ASCO 2025 – Dizal goes after the BTK leaders

One of the follow-up molecules Dizal has after sunvozertinib, the EGFR drug due an FDA approval decision imminently, is the BTK/Lyn inhibitor DZD8586, and an ASCO presentation on the latter made the bold claim that this molecule remains active irrespective of prior treatment with covalent or non-covalent BTK inhibitors, or BTK degraders.

In the clinic, however, this remains only partly proven, at least in terms of strict responses by Recist criteria. As Dizal tries to upset the order in BTK inhibition, for which patients DZD8586 might be suitable goes to the heart of the molecule's dual design, which is meant to give it activity even in those who have lost BTK sensitivity.

The ASCO dataset, from two mid-stage Chinese trials, now comprises 51 CLL patients treated with 25-100mg doses, and comes after Dizal presented early but similarly inconclusive results in lymphoma at ASH 2023. DZD8586 is also now in a phase 3 study in relapsed/refractory CLL, where it's being compared against bendamustine/Rituxan.

Speaking to ApexOnco Dizal's chief executive, Xiaolin Zhang, said DZD8586 arose from work suggesting that half of the patients who relapse on traditional BTK inhibitors have mutations that effectively render BTK "dead", so the disease no longer relies on the BTK pathway.

Dizal found this especially to be the case in patients who fail on Lilly's Jaypirca, a non-covalent BTK inhibitor that is said to remain active in many patients who are given covalent inhibitors but relapse by developing the C481 mutation. Lyn, a member of the Src tyrosine kinase family, is thought to be an alternative resistance mutation.

The ASCO data focused only on 50mg and 75mg doses, where ORRs of 84% and 69% respectively were seen. 50mg is the dose taken forward into phase 3, and here the investigators split out activity in patients on prior BTK inhibitors (82% ORR) and a prior BTK degrader (one response in two subjects).

However, while nearly all patients experienced tumour shrinkage, the authors weren't able to claim any responses in those who had received a non-covalent BTK inhibitor, who comprised 12% of the overall dataset.

Source: Dr Jianyong Li & ASCO.

The way CLL patients might be treated is important in the context of Jaypirca's ability to rescue covalent BTK failures, and the possibility that BTK degraders might be better than either covalent or non-covalent inhibitors – suggested to some extent by studies of BeOne's BGB-16673 and Nurix's NX-5948. Whether DZD8586 might be better still has yet to be shown.

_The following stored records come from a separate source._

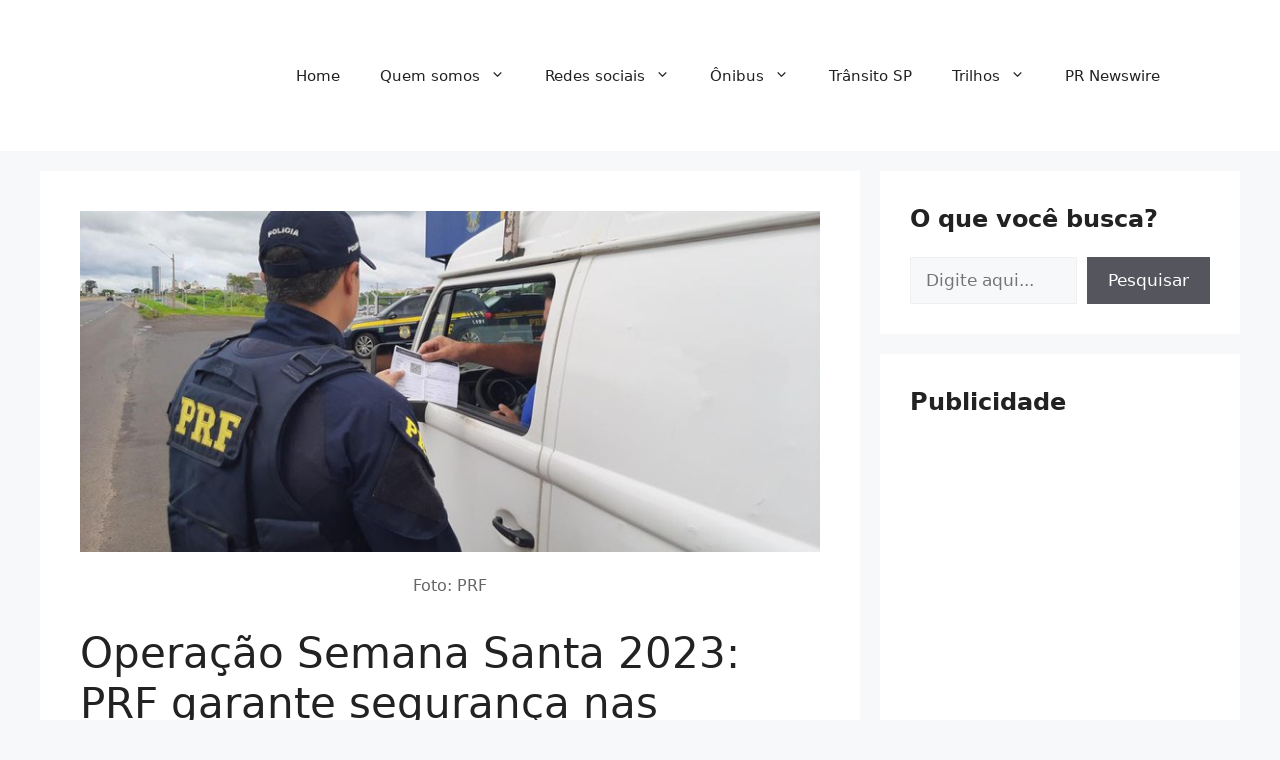

--- FILE ---
content_type: text/html; charset=utf-8
request_url: https://www.google.com/recaptcha/api2/aframe
body_size: 267
content:
<!DOCTYPE HTML><html><head><meta http-equiv="content-type" content="text/html; charset=UTF-8"></head><body><script nonce="MwjBjpuCc0tQ2CfLY3vxdg">/** Anti-fraud and anti-abuse applications only. See google.com/recaptcha */ try{var clients={'sodar':'https://pagead2.googlesyndication.com/pagead/sodar?'};window.addEventListener("message",function(a){try{if(a.source===window.parent){var b=JSON.parse(a.data);var c=clients[b['id']];if(c){var d=document.createElement('img');d.src=c+b['params']+'&rc='+(localStorage.getItem("rc::a")?sessionStorage.getItem("rc::b"):"");window.document.body.appendChild(d);sessionStorage.setItem("rc::e",parseInt(sessionStorage.getItem("rc::e")||0)+1);localStorage.setItem("rc::h",'1768405162269');}}}catch(b){}});window.parent.postMessage("_grecaptcha_ready", "*");}catch(b){}</script></body></html>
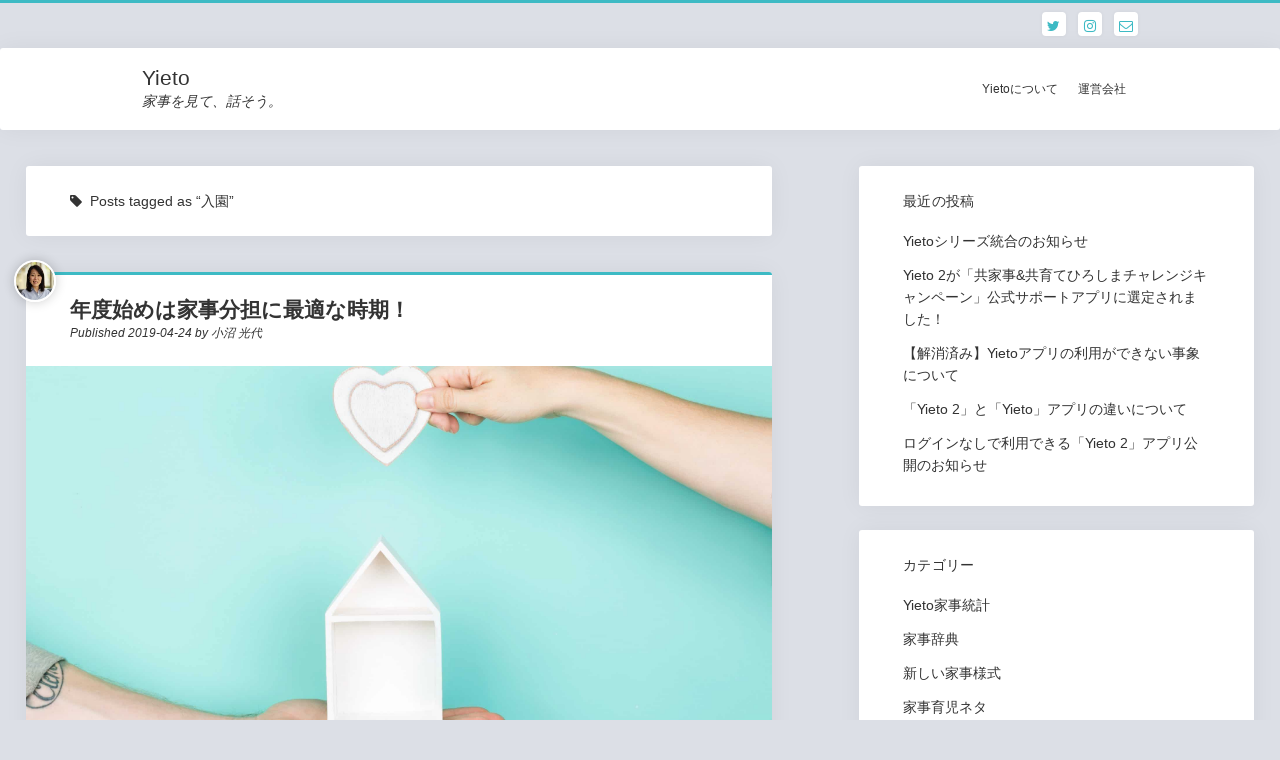

--- FILE ---
content_type: text/html; charset=utf-8
request_url: https://www.google.com/recaptcha/api2/aframe
body_size: 265
content:
<!DOCTYPE HTML><html><head><meta http-equiv="content-type" content="text/html; charset=UTF-8"></head><body><script nonce="pyI0NO78obYByM8Ftxmdig">/** Anti-fraud and anti-abuse applications only. See google.com/recaptcha */ try{var clients={'sodar':'https://pagead2.googlesyndication.com/pagead/sodar?'};window.addEventListener("message",function(a){try{if(a.source===window.parent){var b=JSON.parse(a.data);var c=clients[b['id']];if(c){var d=document.createElement('img');d.src=c+b['params']+'&rc='+(localStorage.getItem("rc::a")?sessionStorage.getItem("rc::b"):"");window.document.body.appendChild(d);sessionStorage.setItem("rc::e",parseInt(sessionStorage.getItem("rc::e")||0)+1);localStorage.setItem("rc::h",'1769268262840');}}}catch(b){}});window.parent.postMessage("_grecaptcha_ready", "*");}catch(b){}</script></body></html>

DZD8586's phase 3 study doesn't appear on clinicaltrials.gov, but Zhang said it included ex-China patients, so wasn't geared only towards approval in China. However, he said he wasn't interested in pursuing an accelerated pathway in the US, based on phase 2 data, citing a fast-changing landscape as complicating a confirmatory trial.

Sunvo first

That said, Dizal's first shot at breaking into the US remains the EGFR inhibitor sunvozertinib, awaiting FDA approval for relapsed NSCLC harbouring an EGFR exon 20 insertion, a use for which it's already approved in China.

Its US filing was accepted in January with priority review, suggesting a PDUFA date in July. The supporting WU-Kong1 study part B included patients after chemo with or without Rybrevant, but Zhang confirmed that the label Dizal was seeking was in post-chemo patients, without a restriction to post-Rybrevant use.

The company also has early work on a fourth-generation EGFR inhibitor, DZD6008, designed to hit classic as well as resistance mutations, including some developed in response to treatment with Tagrisso, with high selectivity for mutated versus wild-type EGFR. An ASCO poster showed three responses among 12 patients, all in post-Tagrisso subjects, but only two of these were confirmed.

Ultimately, whether Dizal is able to sell any drug outside China is up in the air. As it has no US presence, even if sunvo is approved by the FDA its launch depends on Dizal finding a licensing partner.